Percent of Warren Buffett’s Portfolio: 0.04%
Dividend Yield: 1.0%   Forward P/E Ratio: 23.2x   (as of 5/16/16)
Sector: Consumer Discretionary   Industry: Schools
Dividend Growth Streak: 0 years

Graham Holdings Co (NYSE:GHC) was formerly known as The Washington Post up until 2013 when the company’s flagship newspaper was sold to Amazon.

After the sale, Graham Holdings was left as a diversified education and media company. It’s perhaps best known for its Kaplan subsidiary, which provides an array of educational services such as certificate degrees and test preparation materials.

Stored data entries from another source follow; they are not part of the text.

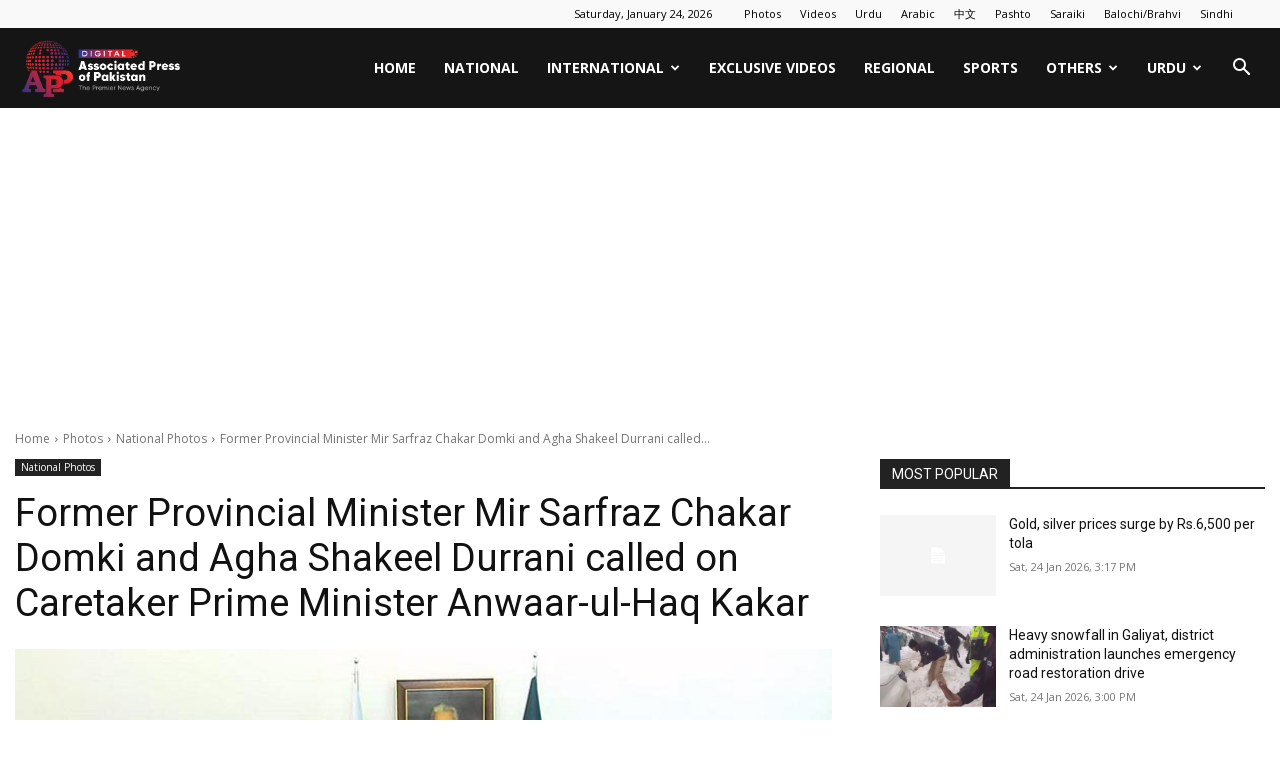

--- FILE ---
content_type: text/html; charset=utf-8
request_url: https://www.google.com/recaptcha/api2/aframe
body_size: 266
content:
<!DOCTYPE HTML><html><head><meta http-equiv="content-type" content="text/html; charset=UTF-8"></head><body><script nonce="XEClqIp1-qm7r2y3rmI2vQ">/** Anti-fraud and anti-abuse applications only. See google.com/recaptcha */ try{var clients={'sodar':'https://pagead2.googlesyndication.com/pagead/sodar?'};window.addEventListener("message",function(a){try{if(a.source===window.parent){var b=JSON.parse(a.data);var c=clients[b['id']];if(c){var d=document.createElement('img');d.src=c+b['params']+'&rc='+(localStorage.getItem("rc::a")?sessionStorage.getItem("rc::b"):"");window.document.body.appendChild(d);sessionStorage.setItem("rc::e",parseInt(sessionStorage.getItem("rc::e")||0)+1);localStorage.setItem("rc::h",'1769251827505');}}}catch(b){}});window.parent.postMessage("_grecaptcha_ready", "*");}catch(b){}</script></body></html>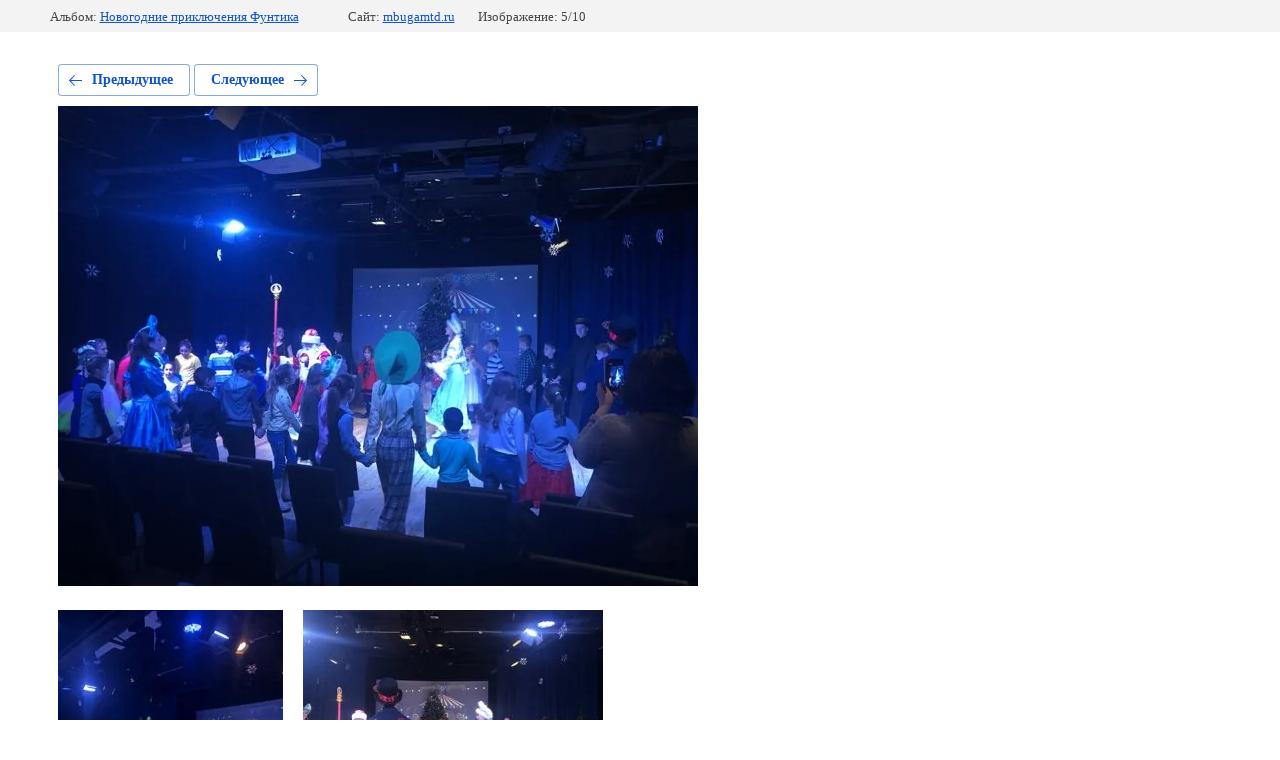

--- FILE ---
content_type: text/html; charset=utf-8
request_url: http://mbugamtd.ru/arkhiv-spektakley-1/photo/611323415
body_size: 2275
content:
			
	
	
	




	






	<!doctype html>
	<html lang="ru">
	<head>
		<meta charset="UTF-8">
		<meta name="robots" content="all"/>
		<title>IMG_1961-09-01-19-03-47</title>
		<meta http-equiv="Content-Type" content="text/html; charset=UTF-8" />
		<meta name="description" content="IMG_1961-09-01-19-03-47" />
		<meta name="keywords" content="IMG_1961-09-01-19-03-47" />
		<meta name="viewport" content="width=device-width, initial-scale=1.0, maximum-scale=1.0, user-scalable=no">
		
            <!-- 46b9544ffa2e5e73c3c971fe2ede35a5 -->
            <script src='/shared/s3/js/lang/ru.js'></script>
            <script src='/shared/s3/js/common.min.js'></script>
        <link rel='stylesheet' type='text/css' href='/shared/s3/css/calendar.css' /><link rel='stylesheet' type='text/css' href='/shared/highslide-4.1.13/highslide.min.css'/>
<script type='text/javascript' src='/shared/highslide-4.1.13/highslide-full.packed.js'></script>
<script type='text/javascript'>
hs.graphicsDir = '/shared/highslide-4.1.13/graphics/';
hs.outlineType = null;
hs.showCredits = false;
hs.lang={cssDirection:'ltr',loadingText:'Загрузка...',loadingTitle:'Кликните чтобы отменить',focusTitle:'Нажмите чтобы перенести вперёд',fullExpandTitle:'Увеличить',fullExpandText:'Полноэкранный',previousText:'Предыдущий',previousTitle:'Назад (стрелка влево)',nextText:'Далее',nextTitle:'Далее (стрелка вправо)',moveTitle:'Передвинуть',moveText:'Передвинуть',closeText:'Закрыть',closeTitle:'Закрыть (Esc)',resizeTitle:'Восстановить размер',playText:'Слайд-шоу',playTitle:'Слайд-шоу (пробел)',pauseText:'Пауза',pauseTitle:'Приостановить слайд-шоу (пробел)',number:'Изображение %1/%2',restoreTitle:'Нажмите чтобы посмотреть картинку, используйте мышь для перетаскивания. Используйте клавиши вперёд и назад'};</script>
<link rel="icon" href="/favicon.jpg" type="image/jpeg">

<!--s3_require-->
<link rel="stylesheet" href="/g/basestyle/1.0.1/gallery2/gallery2.css" type="text/css"/>
<link rel="stylesheet" href="/g/basestyle/1.0.1/gallery2/gallery2.blue.css" type="text/css"/>
<script type="text/javascript" src="/g/basestyle/1.0.1/gallery2/gallery2.js" async></script>
<!--/s3_require-->

	</head>
	<body>
		<div class="g-page g-page-gallery2 g-page-gallery2--photo">

		
		
			<div class="g-panel g-panel--fill g-panel--no-rounded g-panel--fixed-top">
	<div class="g-gallery2-info ">
					<div class="g-gallery2-info__item">
				<div class="g-gallery2-info__item-label">Альбом:</div>
				<a href="/arkhiv-spektakley-1/album/novogodniye-priklyucheniya-funtika" class="g-gallery2-info__item-value">Новогодние приключения Фунтика</a>
			</div>
				<div class="g-gallery2-info__item">
			<div class="g-gallery2-info__item-label">Сайт:</div>
			<a href="//mbugamtd.ru" class="g-gallery2-info__item-value">mbugamtd.ru</a>

			<div class="g-gallery2-info__item-label">Изображение: 5/10</div>
		</div>
	</div>
</div>
			<h1></h1>
			
										
										
			
			
			<a href="/arkhiv-spektakley-1/photo/611323215" class="g-button g-button--invert g-button--arr-left">Предыдущее</a>
			<a href="/arkhiv-spektakley-1/photo/611323615" class="g-button g-button--invert g-button--arr-right">Следующее</a>

			
			<div class="g-gallery2-preview ">
	<img src="/thumb/2/GFhkw0LFOEIHfcZsGVqWwA/640r480/d/img_1961-09-01-19-03-47.jpg">
</div>

			
			<a href="/arkhiv-spektakley-1/photo/611323215" class="g-gallery2-thumb g-gallery2-thumb--prev">
	<span class="g-gallery2-thumb__image"><img src="/thumb/2/IpXQRNZcH0FnbWpEBr4xiA/300r300/d/img_1958-09-01-19-03-47.jpg"></span>
	<span class="g-link g-link--arr-left">Предыдущее</span>
</a>
			
			<a href="/arkhiv-spektakley-1/photo/611323615" class="g-gallery2-thumb g-gallery2-thumb--next">
	<span class="g-gallery2-thumb__image"><img src="/thumb/2/QwIhiHlSN_G8atOnFNY6Mw/300r300/d/img_1959-09-01-19-03-47.jpg"></span>
	<span class="g-link g-link--arr-right">Следующее</span>
</a>
			
			<div class="g-line"><a href="/arkhiv-spektakley-1/album/novogodniye-priklyucheniya-funtika" class="g-button g-button--invert">Вернуться в галерею</a></div>

		
			</div>

	
<!-- assets.bottom -->
<!-- </noscript></script></style> -->
<script src="/my/s3/js/site.min.js?1768978399" ></script>
<script src="https://cp.onicon.ru/loader/5809f623286688ab558b45b7.js" data-auto async></script>
<script >/*<![CDATA[*/
var megacounter_key="975a7e8ca10b321ba0d92e2d7b43f720";
(function(d){
    var s = d.createElement("script");
    s.src = "//counter.megagroup.ru/loader.js?"+new Date().getTime();
    s.async = true;
    d.getElementsByTagName("head")[0].appendChild(s);
})(document);
/*]]>*/</script>
<script >/*<![CDATA[*/
$ite.start({"sid":1444105,"vid":1450877,"aid":1721515,"stid":4,"cp":21,"active":true,"domain":"mbugamtd.ru","lang":"ru","trusted":false,"debug":false,"captcha":3});
/*]]>*/</script>
<!-- /assets.bottom -->
</body>
	</html>


--- FILE ---
content_type: text/javascript
request_url: http://counter.megagroup.ru/975a7e8ca10b321ba0d92e2d7b43f720.js?r=&s=1280*720*24&u=http%3A%2F%2Fmbugamtd.ru%2Farkhiv-spektakley-1%2Fphoto%2F611323415&t=IMG_1961-09-01-19-03-47&fv=0,0&en=1&rld=0&fr=0&callback=_sntnl1768998842243&1768998842244
body_size: 198
content:
//:1
_sntnl1768998842243({date:"Wed, 21 Jan 2026 12:34:02 GMT", res:"1"})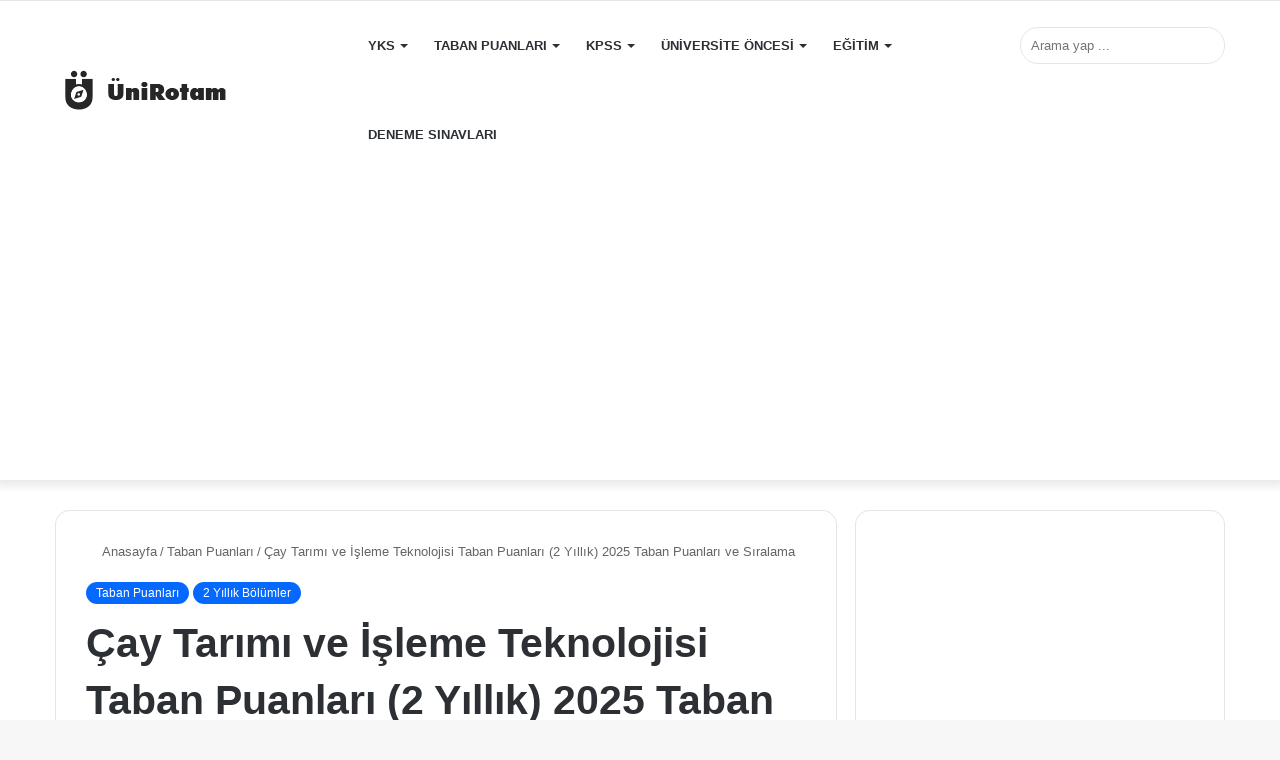

--- FILE ---
content_type: text/html; charset=utf-8
request_url: https://www.google.com/recaptcha/api2/aframe
body_size: 261
content:
<!DOCTYPE HTML><html><head><meta http-equiv="content-type" content="text/html; charset=UTF-8"></head><body><script nonce="tpqpSaxUsazonbU3Pg1onQ">/** Anti-fraud and anti-abuse applications only. See google.com/recaptcha */ try{var clients={'sodar':'https://pagead2.googlesyndication.com/pagead/sodar?'};window.addEventListener("message",function(a){try{if(a.source===window.parent){var b=JSON.parse(a.data);var c=clients[b['id']];if(c){var d=document.createElement('img');d.src=c+b['params']+'&rc='+(localStorage.getItem("rc::a")?sessionStorage.getItem("rc::b"):"");window.document.body.appendChild(d);sessionStorage.setItem("rc::e",parseInt(sessionStorage.getItem("rc::e")||0)+1);localStorage.setItem("rc::h",'1768816159999');}}}catch(b){}});window.parent.postMessage("_grecaptcha_ready", "*");}catch(b){}</script></body></html>

--- FILE ---
content_type: text/css; charset=UTF-8
request_url: https://unirotam.com/wp-content/cache/min/1/wp-content/themes/jannah/assets/custom-css/style-custom.css?ver=1744314985
body_size: 1074
content:
#main-nav .main-menu>ul>li>a{text-transform:uppercase}.entry h2{font-size:25px}.entry h3{font-size:20px}#tie-container a.post-title:hover,#tie-container .post-title a:hover,#tie-container .thumb-overlay .thumb-title a:hover{background-size:100% 2px;text-decoration:none!important}a.post-title,.post-title a{background-image:linear-gradient(to bottom,#000 0%,#000 98%);background-size:0 1px;background-repeat:no-repeat;background-position:left 100%;color:#000}.dark-skin a.post-title,.dark-skin .post-title a{color:#fff;background-image:linear-gradient(to bottom,#fff 0%,#fff 98%)}.tie-cat-2,.tie-cat-item-2>span{background-color:#e67e22!important;color:#FFFFFF!important}.tie-cat-2:after{border-top-color:#e67e22!important}.tie-cat-2:hover{background-color:#c86004!important}.tie-cat-2:hover:after{border-top-color:#c86004!important}.tie-cat-10,.tie-cat-item-10>span{background-color:#2ecc71!important;color:#FFFFFF!important}.tie-cat-10:after{border-top-color:#2ecc71!important}.tie-cat-10:hover{background-color:#10ae53!important}.tie-cat-10:hover:after{border-top-color:#10ae53!important}.tie-cat-15,.tie-cat-item-15>span{background-color:#9b59b6!important;color:#FFFFFF!important}.tie-cat-15:after{border-top-color:#9b59b6!important}.tie-cat-15:hover{background-color:#7d3b98!important}.tie-cat-15:hover:after{border-top-color:#7d3b98!important}.tie-cat-16,.tie-cat-item-16>span{background-color:#34495e!important;color:#FFFFFF!important}.tie-cat-16:after{border-top-color:#34495e!important}.tie-cat-16:hover{background-color:#162b40!important}.tie-cat-16:hover:after{border-top-color:#162b40!important}.tie-cat-18,.tie-cat-item-18>span{background-color:#795548!important;color:#FFFFFF!important}.tie-cat-18:after{border-top-color:#795548!important}.tie-cat-18:hover{background-color:#5b372a!important}.tie-cat-18:hover:after{border-top-color:#5b372a!important}.tie-cat-19,.tie-cat-item-19>span{background-color:#4CAF50!important;color:#FFFFFF!important}.tie-cat-19:after{border-top-color:#4CAF50!important}.tie-cat-19:hover{background-color:#2e9132!important}.tie-cat-19:hover:after{border-top-color:#2e9132!important}body a.go-to-top-button,body .more-link,body .button,body [type='submit'],body .generic-button a,body .generic-button button,body textarea,body input:not([type='checkbox']):not([type='radio']),body .mag-box .breaking,body .social-icons-widget .social-icons-item .social-link,body .widget_product_tag_cloud a,body .widget_tag_cloud a,body .post-tags a,body .widget_layered_nav_filters a,body .post-bottom-meta-title,body .post-bottom-meta a,body .post-cat,body .more-link,body .show-more-button,body #instagram-link.is-expanded .follow-button,body .cat-counter a+span,body .mag-box-options .slider-arrow-nav a,body .main-menu .cats-horizontal li a,body #instagram-link.is-compact,body .pages-numbers a,body .pages-nav-item,body .bp-pagination-links .page-numbers,body .fullwidth-area .widget_tag_cloud .tagcloud a,body .header-layout-1 #main-nav .components #search-input,body ul.breaking-news-nav li.jnt-prev,body ul.breaking-news-nav li.jnt-next,body #tie-popup-search-mobile table.gsc-search-box{border-radius:35px}body .mag-box ul.breaking-news-nav li{border:0!important}body #instagram-link.is-compact{padding-right:40px;padding-left:40px}body .post-bottom-meta-title,body .post-bottom-meta a,body .more-link{padding-right:15px;padding-left:15px}body #masonry-grid .container-wrapper .post-thumb img{border-radius:0}body .video-thumbnail,body .review-item,body .review-summary,body .user-rate-wrap,body textarea,body input,body select{border-radius:5px}body .post-content-slideshow,body #tie-read-next,body .prev-next-post-nav .post-thumb,body .post-thumb img,body .container-wrapper,body .tie-popup-container .container-wrapper,body .widget,body .grid-slider-wrapper .grid-item,body .slider-vertical-navigation .slide,body .boxed-slider:not(.grid-slider-wrapper) .slide,body .buddypress-wrap .activity-list .load-more a,body .buddypress-wrap .activity-list .load-newest a,body .woocommerce .products .product .product-img img,body .woocommerce .products .product .product-img,body .woocommerce .woocommerce-tabs,body .woocommerce div.product .related.products,body .woocommerce div.product .up-sells.products,body .woocommerce .cart_totals,.woocommerce .cross-sells,body .big-thumb-left-box-inner,body .miscellaneous-box .posts-items li:first-child,body .single-big-img,body .masonry-with-spaces .container-wrapper .slide,body .news-gallery-items li .post-thumb,body .scroll-2-box .slide,.magazine1.archive:not(.bbpress) .entry-header-outer,.magazine1.search .entry-header-outer,.magazine1.archive:not(.bbpress) .mag-box .container-wrapper,.magazine1.search .mag-box .container-wrapper,body.magazine1 .entry-header-outer+.mag-box,body .digital-rating-static,body .entry q,body .entry blockquote,body #instagram-link.is-expanded,body.single-post .featured-area,body.post-layout-8 #content,body .footer-boxed-widget-area,body .tie-video-main-slider,body .post-thumb-overlay,body .widget_media_image img,body .stream-item-mag img,body .media-page-layout .post-element{border-radius:15px}@media (max-width:767px){.tie-video-main-slider iframe{border-top-right-radius:15px;border-top-left-radius:15px}}.magazine1.archive:not(.bbpress) .mag-box .container-wrapper,.magazine1.search .mag-box .container-wrapper{margin-top:15px;border-top-width:1px}body .section-wrapper:not(.container-full) .wide-slider-wrapper .slider-main-container,body .section-wrapper:not(.container-full) .wide-slider-three-slids-wrapper{border-radius:15px;overflow:hidden}body .wide-slider-nav-wrapper,body .share-buttons-bottom,body .first-post-gradient li:first-child .post-thumb:after,body .scroll-2-box .post-thumb:after{border-bottom-left-radius:15px;border-bottom-right-radius:15px}body .main-menu .menu-sub-content,body .comp-sub-menu{border-bottom-left-radius:10px;border-bottom-right-radius:10px}body.single-post .featured-area{overflow:hidden}body #check-also-box.check-also-left{border-top-right-radius:15px;border-bottom-right-radius:15px}body #check-also-box.check-also-right{border-top-left-radius:15px;border-bottom-left-radius:15px}body .mag-box .breaking-news-nav li:last-child{border-top-right-radius:35px;border-bottom-right-radius:35px}body .mag-box .breaking-title:before{border-top-left-radius:35px;border-bottom-left-radius:35px}body .tabs li:last-child a,body .full-overlay-title li:not(.no-post-thumb) .block-title-overlay{border-top-right-radius:15px}body .center-overlay-title li:not(.no-post-thumb) .block-title-overlay,body .tabs li:first-child a{border-top-left-radius:15px}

Warren Buffett purchased a stake in The Post back in 1973. At the time, he was attracted to the company’s newspaper businesses due to their strong brands and focus on in-demand content that was difficult to obtain elsewhere.

As we all know, the media landscape has completed changed since the 1970s. Content is now readily available, and national newspapers have struggled to monetize their articles as effectively as they once did.

In 2014, after the company’s sale of The Washing Post newspaper, Berkshire decided to exchange most of its shares in Graham Holdings for a subsidiary TV station owned by the company and some cash.

It seems safe to say that Warren Buffett is not interested in continuing to own Graham Holdings Co (NYSE:GHC) since the underlying business has changed so much.